Kazuo Kashio ist Mitbegründer des Elektronikkonzern Casio, der Uhren, Taschenrechner und Kameras herstellt. Grundstein des Erfolgs war ein Ring mit aufmontierter Zigarettenspitze. Der Gewinn aus der Erfindung machte den Aufstieg zum Taschenrechner-Giganten möglich, der bisher über eine Milliarde Geräte verkauft hat. Kazuo hat im Vorjahr – nach 58 Jahren an der Spitze des Konzerns – das operative Tagesgeschäft an seinen 49-jährigen Sohn Kazuhiro Kashio abgegeben. Zumindest formal. Denn der 86-Jährige wird Vorstandsvorsitzender und bleibt Geschäftsführer.
Der heute 77-Jährige Günther Fielmann hat den größten Brillenhändler Deutschlands aufgebaut. Vor wenigen Monaten hat er beschlossen, dass sein Sohn Marc in den Vorstand der Fielmann AG aufrückt und vorerst Verantwortung für das Marketing übernimmt. In ein paar Jahren soll der Aufsichtsrat den 27-Jährigen dann zum Vorstandsvorsitzenden berufen, so der Plan. Bis es so weit ist, hat Fielmann Senior das Ruder als Vorstandsvorsitzender ist fester Hand. Wann der Junior seine Rolle übernimmt, bleibt damit offen. Das Unternehmen verfügt über 700 Filialen im In- und Ausland und beschäftigt 17.000 Mitarbeiter.

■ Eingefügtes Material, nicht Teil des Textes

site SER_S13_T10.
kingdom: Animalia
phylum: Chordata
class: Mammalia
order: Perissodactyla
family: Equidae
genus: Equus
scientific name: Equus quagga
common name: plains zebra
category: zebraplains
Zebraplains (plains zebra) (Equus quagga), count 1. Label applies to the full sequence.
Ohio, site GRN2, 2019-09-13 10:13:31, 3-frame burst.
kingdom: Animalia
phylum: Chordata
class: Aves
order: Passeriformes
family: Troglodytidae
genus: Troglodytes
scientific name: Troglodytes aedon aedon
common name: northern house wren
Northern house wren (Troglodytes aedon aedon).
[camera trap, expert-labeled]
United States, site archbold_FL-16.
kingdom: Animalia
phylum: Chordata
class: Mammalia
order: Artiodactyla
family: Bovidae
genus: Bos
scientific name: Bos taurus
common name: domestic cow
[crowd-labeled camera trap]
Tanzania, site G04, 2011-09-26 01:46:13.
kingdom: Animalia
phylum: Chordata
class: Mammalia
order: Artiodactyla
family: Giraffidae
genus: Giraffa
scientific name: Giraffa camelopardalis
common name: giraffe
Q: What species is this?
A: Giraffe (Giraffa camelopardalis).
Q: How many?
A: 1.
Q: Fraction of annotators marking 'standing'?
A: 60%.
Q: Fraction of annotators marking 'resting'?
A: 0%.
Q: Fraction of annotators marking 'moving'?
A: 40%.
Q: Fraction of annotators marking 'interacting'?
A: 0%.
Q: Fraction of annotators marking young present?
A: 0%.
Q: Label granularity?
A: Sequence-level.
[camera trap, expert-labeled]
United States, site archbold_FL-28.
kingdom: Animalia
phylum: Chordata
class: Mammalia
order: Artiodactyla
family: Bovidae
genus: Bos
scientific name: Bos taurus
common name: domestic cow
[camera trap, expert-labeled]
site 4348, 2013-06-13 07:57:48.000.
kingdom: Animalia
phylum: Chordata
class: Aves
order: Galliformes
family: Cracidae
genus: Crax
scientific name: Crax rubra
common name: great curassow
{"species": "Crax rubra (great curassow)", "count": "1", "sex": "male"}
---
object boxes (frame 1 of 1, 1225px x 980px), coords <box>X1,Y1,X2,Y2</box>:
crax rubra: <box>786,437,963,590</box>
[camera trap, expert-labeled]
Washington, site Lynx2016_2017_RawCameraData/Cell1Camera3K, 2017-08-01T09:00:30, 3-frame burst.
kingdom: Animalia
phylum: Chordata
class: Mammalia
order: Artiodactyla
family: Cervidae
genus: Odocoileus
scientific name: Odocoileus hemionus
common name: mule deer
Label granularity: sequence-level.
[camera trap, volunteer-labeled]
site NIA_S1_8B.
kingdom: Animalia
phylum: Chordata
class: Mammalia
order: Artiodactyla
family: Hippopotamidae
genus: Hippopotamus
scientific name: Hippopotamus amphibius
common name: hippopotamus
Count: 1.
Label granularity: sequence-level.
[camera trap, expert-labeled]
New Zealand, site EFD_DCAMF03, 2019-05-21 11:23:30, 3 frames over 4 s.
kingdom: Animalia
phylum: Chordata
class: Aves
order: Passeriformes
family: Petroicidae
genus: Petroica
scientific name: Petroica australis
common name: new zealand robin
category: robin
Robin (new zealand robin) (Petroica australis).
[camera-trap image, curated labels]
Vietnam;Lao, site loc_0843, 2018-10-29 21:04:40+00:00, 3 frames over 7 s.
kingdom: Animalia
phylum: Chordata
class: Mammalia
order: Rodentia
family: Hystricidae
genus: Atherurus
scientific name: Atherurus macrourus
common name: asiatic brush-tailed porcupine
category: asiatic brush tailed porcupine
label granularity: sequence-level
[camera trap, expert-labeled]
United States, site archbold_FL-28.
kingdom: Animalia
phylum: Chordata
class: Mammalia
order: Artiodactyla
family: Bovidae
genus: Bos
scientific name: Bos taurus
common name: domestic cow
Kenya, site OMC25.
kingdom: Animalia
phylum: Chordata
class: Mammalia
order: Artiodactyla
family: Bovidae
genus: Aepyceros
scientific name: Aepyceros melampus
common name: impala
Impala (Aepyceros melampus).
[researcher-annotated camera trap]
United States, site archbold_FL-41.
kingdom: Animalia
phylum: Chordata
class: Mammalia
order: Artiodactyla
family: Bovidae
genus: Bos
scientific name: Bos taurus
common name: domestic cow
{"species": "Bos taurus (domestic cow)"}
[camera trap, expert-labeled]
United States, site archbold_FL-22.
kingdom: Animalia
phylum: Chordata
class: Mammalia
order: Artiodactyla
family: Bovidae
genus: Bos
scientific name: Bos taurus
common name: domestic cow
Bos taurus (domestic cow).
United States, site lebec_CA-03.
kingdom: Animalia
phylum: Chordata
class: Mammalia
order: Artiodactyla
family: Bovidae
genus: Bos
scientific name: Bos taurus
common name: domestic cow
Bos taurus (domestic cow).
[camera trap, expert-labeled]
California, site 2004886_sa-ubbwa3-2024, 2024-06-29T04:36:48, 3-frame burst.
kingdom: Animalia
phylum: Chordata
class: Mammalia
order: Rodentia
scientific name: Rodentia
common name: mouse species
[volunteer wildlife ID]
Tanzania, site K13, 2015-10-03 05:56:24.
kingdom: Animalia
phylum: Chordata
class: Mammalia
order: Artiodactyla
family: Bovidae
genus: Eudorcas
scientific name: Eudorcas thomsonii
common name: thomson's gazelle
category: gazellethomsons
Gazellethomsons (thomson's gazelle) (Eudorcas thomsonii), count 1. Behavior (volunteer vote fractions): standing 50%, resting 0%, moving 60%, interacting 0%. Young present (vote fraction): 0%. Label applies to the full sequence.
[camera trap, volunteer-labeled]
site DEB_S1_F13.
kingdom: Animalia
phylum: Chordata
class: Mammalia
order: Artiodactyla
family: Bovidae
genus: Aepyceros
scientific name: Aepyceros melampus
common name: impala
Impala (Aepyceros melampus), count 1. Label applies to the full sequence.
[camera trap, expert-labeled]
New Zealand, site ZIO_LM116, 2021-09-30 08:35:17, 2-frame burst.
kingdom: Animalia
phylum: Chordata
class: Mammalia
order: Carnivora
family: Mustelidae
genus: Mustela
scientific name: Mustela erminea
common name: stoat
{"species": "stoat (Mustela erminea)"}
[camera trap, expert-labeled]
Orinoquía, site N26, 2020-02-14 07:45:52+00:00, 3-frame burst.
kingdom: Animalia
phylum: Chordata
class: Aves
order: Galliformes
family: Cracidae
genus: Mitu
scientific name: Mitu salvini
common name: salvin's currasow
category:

Erwin Müller hat 1953 mit einem kleinen Friseursalon begonnen. Heute leitet er die drittgrößte deutsche Drogeriemarkt-Kette Deutschlands. 1967 erlangte er als "Rebell von Ulm" Bekanntheit, weil er sein Friseurgeschäft auch montags aufsperrte. Die Friseur-Innung hat ihn daher aus dem Gremium ausgeschlossen. 2013 holte sich der Patriarch zwei Manager an Bord, um die Weichen für die Zeit nach seinem Ausscheiden zu stellen, Wolfgang Lux und Elke Menold. Fünf Monate später schied Lux wieder aus und Menold führt seither die Geschäfte gemeinsam mit dem heute 83-Jährigen. Die Nachfolge ist damit geplatzt. Wie es mit dem Unternehmen mit 742 Drogerie-Filialen in sieben Ländern und 32.000 Mitarbeiter weitergeht, steht in den Sternen.
Just do it
1964 hat Phil Knight gemeinsam mit Bill Bowerman den Sportartikel-Hersteller Nike gegründet und zum größten Sportartikel-Konzern der Welt aufgebaut. Im Juli hat der 77-Jährige, der in den Anfangsjahren Sportschuhe aus dem Kofferraum seines Autos verkaufte, seinen Posten an der Spitze des Verwaltungsrates an Nike-Urgestein Mark Parker abgeben. Mit der Wahl Parkers als Nachfolger sorgte Knight dafür, dass auch künftig alles so läuft, wie er es für gut befindet.Bereits 2004 hat Knight versucht, seine Nachfolge zu regeln. Nach 13 Monaten war sein damaliger Nachfolger, William Perez, wieder Geschichte. Doch auch Parker wird damit leben müssen, dass Knight sich weiterhin ins Geschäft einmischt. So testet Knight auch heute noch künftige Modelle am eigenen Fuß.